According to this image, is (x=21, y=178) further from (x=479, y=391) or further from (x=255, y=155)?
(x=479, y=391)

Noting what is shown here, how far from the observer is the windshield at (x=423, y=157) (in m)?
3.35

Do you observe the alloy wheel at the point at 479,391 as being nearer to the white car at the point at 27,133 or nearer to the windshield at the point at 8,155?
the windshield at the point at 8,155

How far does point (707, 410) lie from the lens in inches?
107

--------------------------------------------------

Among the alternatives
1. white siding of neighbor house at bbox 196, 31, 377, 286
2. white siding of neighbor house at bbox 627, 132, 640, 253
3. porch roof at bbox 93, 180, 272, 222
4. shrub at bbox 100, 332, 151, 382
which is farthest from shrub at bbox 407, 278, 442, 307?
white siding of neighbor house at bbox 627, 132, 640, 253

--------------------------------------------------

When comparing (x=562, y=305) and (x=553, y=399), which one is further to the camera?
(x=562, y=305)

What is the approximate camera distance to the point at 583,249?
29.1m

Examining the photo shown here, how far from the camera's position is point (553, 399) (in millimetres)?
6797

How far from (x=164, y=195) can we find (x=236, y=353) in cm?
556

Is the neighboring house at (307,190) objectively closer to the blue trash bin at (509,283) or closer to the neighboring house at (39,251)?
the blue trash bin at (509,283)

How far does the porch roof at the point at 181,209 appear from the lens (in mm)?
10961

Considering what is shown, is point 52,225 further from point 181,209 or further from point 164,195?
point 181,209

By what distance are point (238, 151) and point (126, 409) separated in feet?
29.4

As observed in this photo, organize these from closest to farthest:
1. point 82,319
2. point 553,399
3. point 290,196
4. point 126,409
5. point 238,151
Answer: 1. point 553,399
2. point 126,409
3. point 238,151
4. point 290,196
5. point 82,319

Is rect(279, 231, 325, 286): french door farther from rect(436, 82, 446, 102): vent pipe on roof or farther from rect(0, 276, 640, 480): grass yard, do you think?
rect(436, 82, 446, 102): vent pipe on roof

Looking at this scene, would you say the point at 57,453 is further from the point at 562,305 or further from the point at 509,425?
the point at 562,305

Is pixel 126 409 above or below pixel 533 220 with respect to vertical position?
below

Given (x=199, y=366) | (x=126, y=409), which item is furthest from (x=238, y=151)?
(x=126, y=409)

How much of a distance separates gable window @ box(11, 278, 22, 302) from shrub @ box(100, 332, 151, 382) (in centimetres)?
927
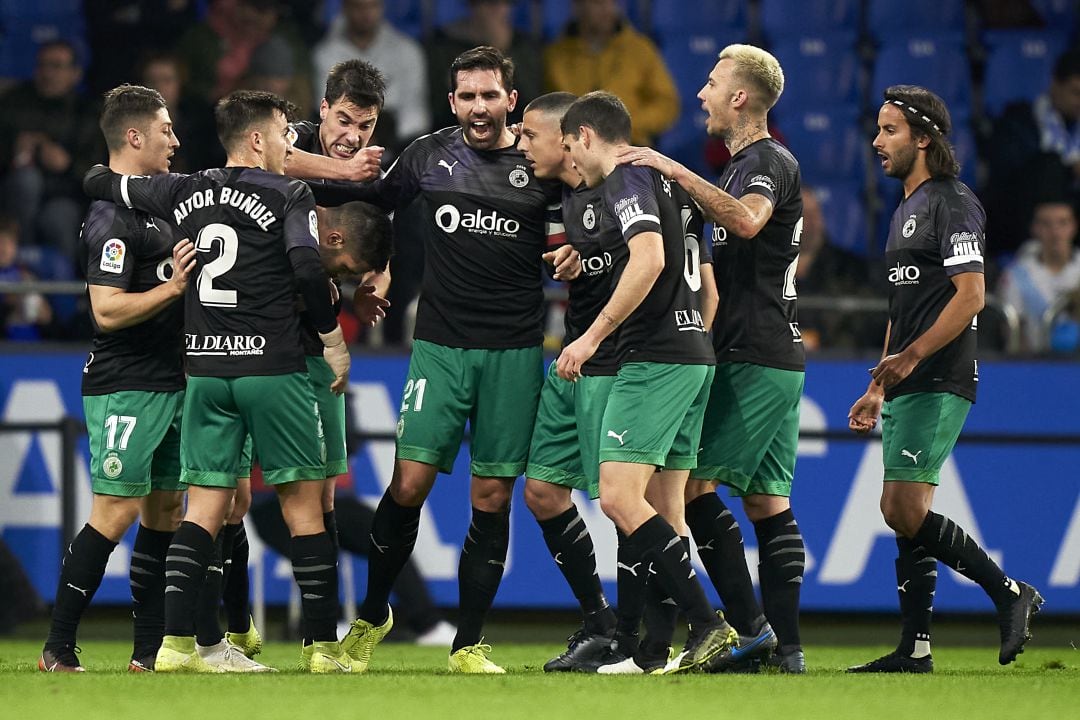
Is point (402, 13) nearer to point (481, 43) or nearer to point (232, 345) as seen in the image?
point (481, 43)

--------------------------------------------------

◆ **Exercise description**
Count the lines in the items above that contain the word "roof", and reply with only that number.

◆ **Task result**
4